The laser-induced excitation and dispersed fluorescence spectra of a series of bichromophores consisting of para-substituted benzene moieties linked by a CMe2 or a SiMe2 spacer have been investigated under solvent-free conditions in a supersonic expansion. The spectroscopic properties of three different systems involving the benzonitrile−benzonitrile, the anisole−benzonitrile, and the N,N-dimethylaniline−benzonitrile pairs have been examined and compared to the monomeric units. For the isolated bichromophores, the lowest fluorescent excited state is localized on the aromatic moiety with the lowest excited state and does not reveal strong perturbation due to the presence of the second aromatic subunit. In the anisole−benzonitrile system where the localized excitations are expected to be close in energy, the lowest excited state is localized on the anisole moiety for the CMe2 spacer and on the benzonitrile moiety in the case of the SiMe2 spacer.
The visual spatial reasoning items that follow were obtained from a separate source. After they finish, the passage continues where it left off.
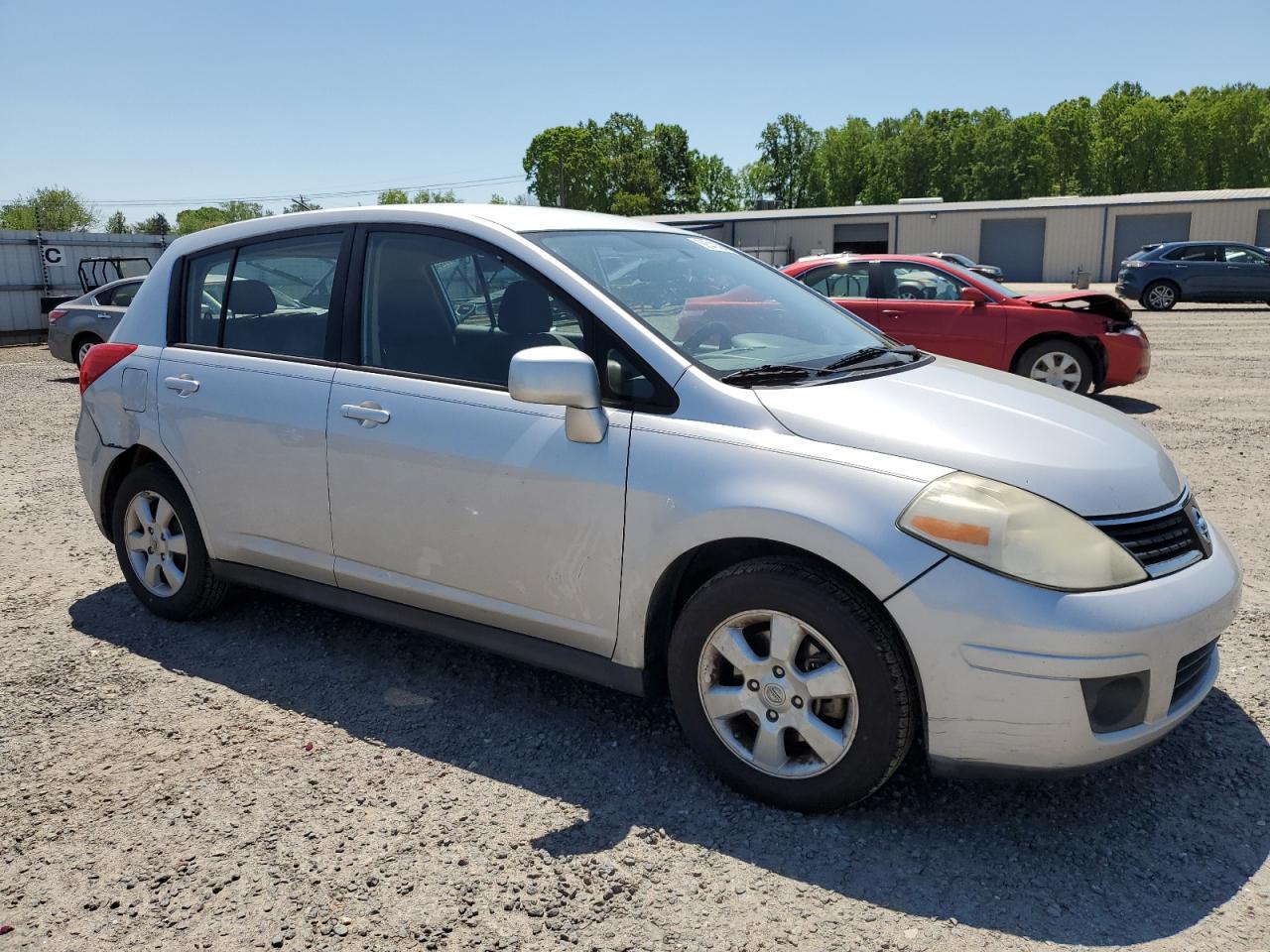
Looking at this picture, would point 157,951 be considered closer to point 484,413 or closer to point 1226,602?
point 484,413

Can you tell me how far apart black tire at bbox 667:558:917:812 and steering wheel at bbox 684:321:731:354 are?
77cm

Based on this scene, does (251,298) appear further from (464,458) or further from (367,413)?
(464,458)

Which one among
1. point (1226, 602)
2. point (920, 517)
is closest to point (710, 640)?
point (920, 517)

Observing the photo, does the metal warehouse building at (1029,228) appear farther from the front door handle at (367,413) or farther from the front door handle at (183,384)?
the front door handle at (367,413)

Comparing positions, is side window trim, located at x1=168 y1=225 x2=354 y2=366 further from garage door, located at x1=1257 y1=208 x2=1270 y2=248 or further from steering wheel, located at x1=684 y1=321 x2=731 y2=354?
garage door, located at x1=1257 y1=208 x2=1270 y2=248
In this latter example, a second intense transition has been assigned to the excitation of the anisole chromophore. The emission following excitation of this upper level is characteristic of the benzonitrile chromophore, indicating that irreversible electronic energy transfer takes place in this system. In the dimethylaniline−benzonitrile bichromophores, the excitation and dispersed emission show that the lowest excited state is localized on the dimethylaniline subunit and that no electron-transfer process takes place under isolated conditions. Complexation of carbon- and silicon-bridged donor−acceptor compounds with acetonitrile results in the appearance of an intense continuous absorption extending over a large energy range and a Stokes shifted emission that can be assigned to a charge-transfer state.